TASK TO COMPLETE: Repeat every record exactly.

RECORDED DATA:
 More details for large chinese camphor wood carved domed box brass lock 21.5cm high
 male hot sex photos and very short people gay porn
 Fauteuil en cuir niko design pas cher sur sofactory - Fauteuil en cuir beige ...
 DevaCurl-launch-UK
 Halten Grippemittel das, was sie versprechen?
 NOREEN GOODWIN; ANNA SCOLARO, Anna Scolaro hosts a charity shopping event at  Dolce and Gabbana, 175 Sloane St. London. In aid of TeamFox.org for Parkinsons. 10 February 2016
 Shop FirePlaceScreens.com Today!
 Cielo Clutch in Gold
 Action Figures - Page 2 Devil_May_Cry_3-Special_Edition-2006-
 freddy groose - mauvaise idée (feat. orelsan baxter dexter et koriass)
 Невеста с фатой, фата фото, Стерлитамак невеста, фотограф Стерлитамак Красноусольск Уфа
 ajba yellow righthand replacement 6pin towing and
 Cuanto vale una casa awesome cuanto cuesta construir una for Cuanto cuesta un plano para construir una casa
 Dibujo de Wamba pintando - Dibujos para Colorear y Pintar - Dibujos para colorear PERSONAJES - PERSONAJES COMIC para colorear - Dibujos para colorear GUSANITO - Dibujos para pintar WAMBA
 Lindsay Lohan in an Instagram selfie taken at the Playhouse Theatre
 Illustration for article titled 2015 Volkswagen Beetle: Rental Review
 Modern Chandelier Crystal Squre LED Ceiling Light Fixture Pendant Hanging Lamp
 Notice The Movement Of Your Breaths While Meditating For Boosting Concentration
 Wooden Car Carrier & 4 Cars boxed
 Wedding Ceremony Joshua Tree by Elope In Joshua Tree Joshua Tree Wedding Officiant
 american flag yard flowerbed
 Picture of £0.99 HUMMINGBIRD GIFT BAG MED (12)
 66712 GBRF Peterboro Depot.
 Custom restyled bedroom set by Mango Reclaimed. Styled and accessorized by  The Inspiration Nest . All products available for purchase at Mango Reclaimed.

RESULT FOR THIS EXERCISE:
 More details for large chinese camphor wood carved domed box brass lock 21.5cm high
 male hot sex photos and very short people gay porn
 Fauteuil en cuir niko design pas cher sur sofactory - Fauteuil en cuir beige ...
 DevaCurl-launch-UK
 Halten Grippemittel das, was sie versprechen?
 NOREEN GOODWIN; ANNA SCOLARO, Anna Scolaro hosts a charity shopping event at  Dolce and Gabbana, 175 Sloane St. London. In aid of TeamFox.org for Parkinsons. 10 February 2016
 Shop FirePlaceScreens.com Today!
 Cielo Clutch in Gold
 Action Figures - Page 2 Devil_May_Cry_3-Special_Edition-2006-
 freddy groose - mauvaise idée (feat. orelsan baxter dexter et koriass)
 Невеста с фатой, фата фото, Стерлитамак невеста, фотограф Стерлитамак Красноусольск Уфа
 ajba yellow righthand replacement 6pin towing and
 Cuanto vale una casa awesome cuanto cuesta construir una for Cuanto cuesta un plano para construir una casa
 Dibujo de Wamba pintando - Dibujos para Colorear y Pintar - Dibujos para colorear PERSONAJES - PERSONAJES COMIC para colorear - Dibujos para colorear GUSANITO - Dibujos para pintar WAMBA
 Lindsay Lohan in an Instagram selfie taken at the Playhouse Theatre
 Illustration for article titled 2015 Volkswagen Beetle: Rental Review
 Modern Chandelier Crystal Squre LED Ceiling Light Fixture Pendant Hanging Lamp
 Notice The Movement Of Your Breaths While Meditating For Boosting Concentration
 Wooden Car Carrier & 4 Cars boxed
 Wedding Ceremony Joshua Tree by Elope In Joshua Tree Joshua Tree Wedding Officiant
 american flag yard flowerbed
 Picture of £0.99 HUMMINGBIRD GIFT BAG MED (12)
 66712 GBRF Peterboro Depot.
 Custom restyled bedroom set by Mango Reclaimed. Styled and accessorized by  The Inspiration Nest . All products available for purchase at Mango Reclaimed.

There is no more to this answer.